## Consigne A
Dans le texte sur les chars Leopard, reproduisez tout ce qui va de « Par Laurent Trigeaud » jusqu'à « position de Berlin. ».
## Consigne B
D'après le texte sur les chars Leopard, quel ministère allemand conduit la procédure d'autorisation préalable des exportations de matériels de guerre ?

## Texte fourni
......

Par Laurent Trigeaud – Maître de conférences à l’Université Paris Panthéon-Assas
Le 22 janvier dernier, la ministre allemande des Affaires étrangères Annalena Baerbock annonce sur la chaîne française LCI que l’Allemagne ne s’opposera pas à ce que des armées étrangères puissent livrer à l’Ukraine des chars Leopard, de facture allemande. Ainsi prend fin une controverse suscitée par la Pologne, qui menace alors de transférer une partie de ses Leopard aux forces armées ukrainiennes, quelle que soit la position de Berlin.

Pourquoi la Pologne, avant d’exporter ses chars Leopard vers l’Ukraine, devait- elle demander l’autorisation à l’Allemagne ?

Le parc polonais de chars lourds de combat est majoritairement composé d’engins hérités de la Guerre froide (T-72 soviétiques) ou conçus par l’industrie polonaise elle-même dans les années 1990 (PT-91), et sur lesquels les autorités polonaises ont entière libre disposition. C’est ainsi qu’en janvier 2023, Varsovie put décider seule de l’envoi d’une soixantaine de chars PT-91 à Kiev, sans en référer à quiconque. La situation est différente pour les quelques 250 chars Leopard 2 acquis en 2002 et 2013 auprès de l’armée allemande ou directement auprès du constructeur, l’entreprise allemande Krauss-Maffei Wegmann. Dans les deux cas, il s’agit de l’importation de matériels de guerre, importation opérée grâce à des contrats de vente exorbitants du droit commercial commun, compte tenu du caractère très spécifique des marchés de défense. Pour l’Etat exportateur, les enjeux sont en effet très sensibles, voire vitaux. Il doit en particulier absolument éviter que l’armement ne soit retransféré à des puissances peu recommandables ou, pire, à des groupes terroristes ou des puissances hostiles qui retourneraient l’arme contre lui. Ce contexte explique que l’Allemagne, à l’instar de tout autre Etat exportateur, impose des restrictions drastiques aux opérations d’exportation. Elles sont obligatoirement soumises à une procédure d’autorisation administrative préalable, procédure conduite par le ministère fédéral de l’Economie et qui aboutit, sauf refus, à la délivrance d’une licence d’exportation. Cette procédure est l’occasion pour l’Allemagne de s’assurer que le destinataire du matériel de guerre ne le cèdera pas à un tiers ; ce destinataire doit d’ailleurs fournir une déclaration d’engagement à ne pas retransférer les armes sans le consentement de Berlin.

......

## Données
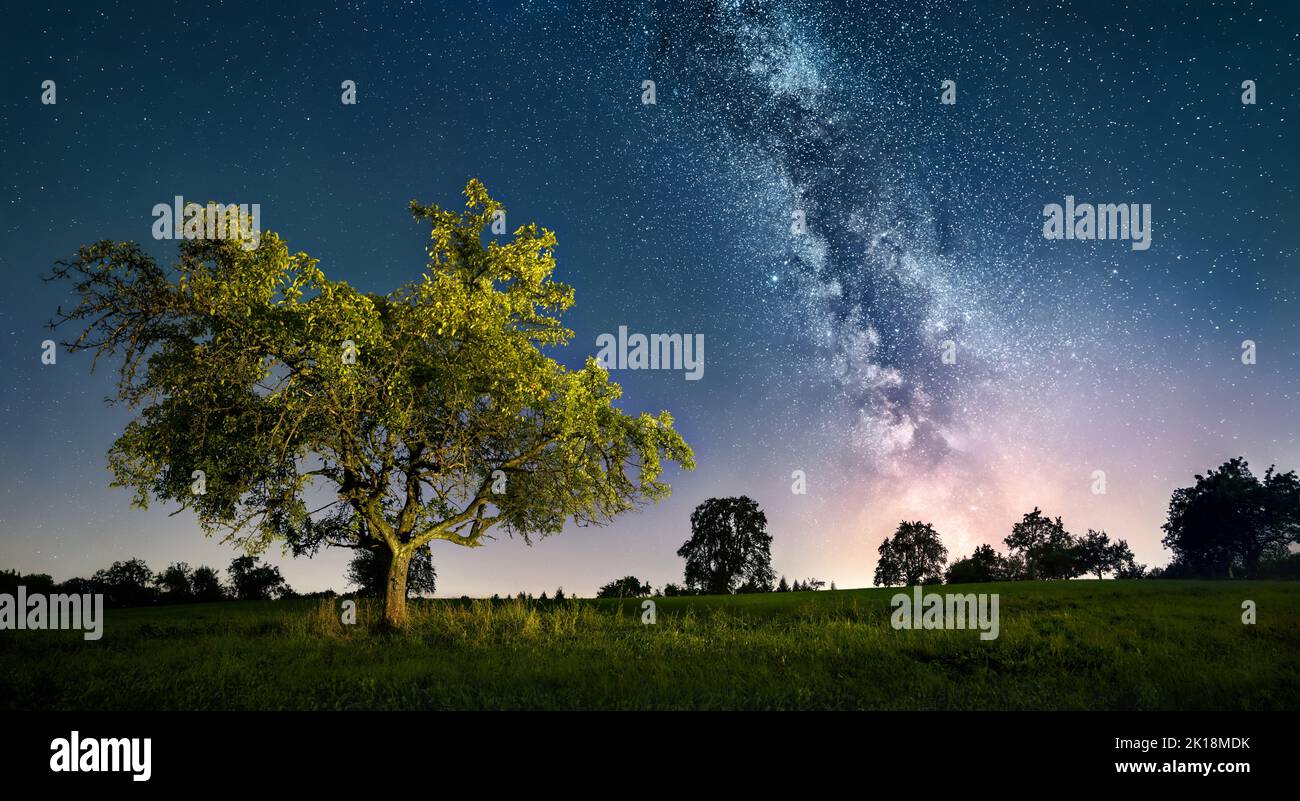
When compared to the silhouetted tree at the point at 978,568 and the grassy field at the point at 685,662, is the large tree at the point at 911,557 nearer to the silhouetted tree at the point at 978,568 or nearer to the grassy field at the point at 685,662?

......

## Bonne réponse A
Par Laurent Trigeaud – Maître de conférences à l’Université Paris Panthéon-Assas
Le 22 janvier dernier, la ministre allemande des Affaires étrangères Annalena Baerbock annonce sur la chaîne française LCI que l’Allemagne ne s’opposera pas à ce que des armées étrangères puissent livrer à l’Ukraine des chars Leopard, de facture allemande. Ainsi prend fin une controverse suscitée par la Pologne, qui menace alors de transférer une partie de ses Leopard aux forces armées ukrainiennes, quelle que soit la position de Berlin.

## Bonne réponse B
Le ministère fédéral de l'Economie.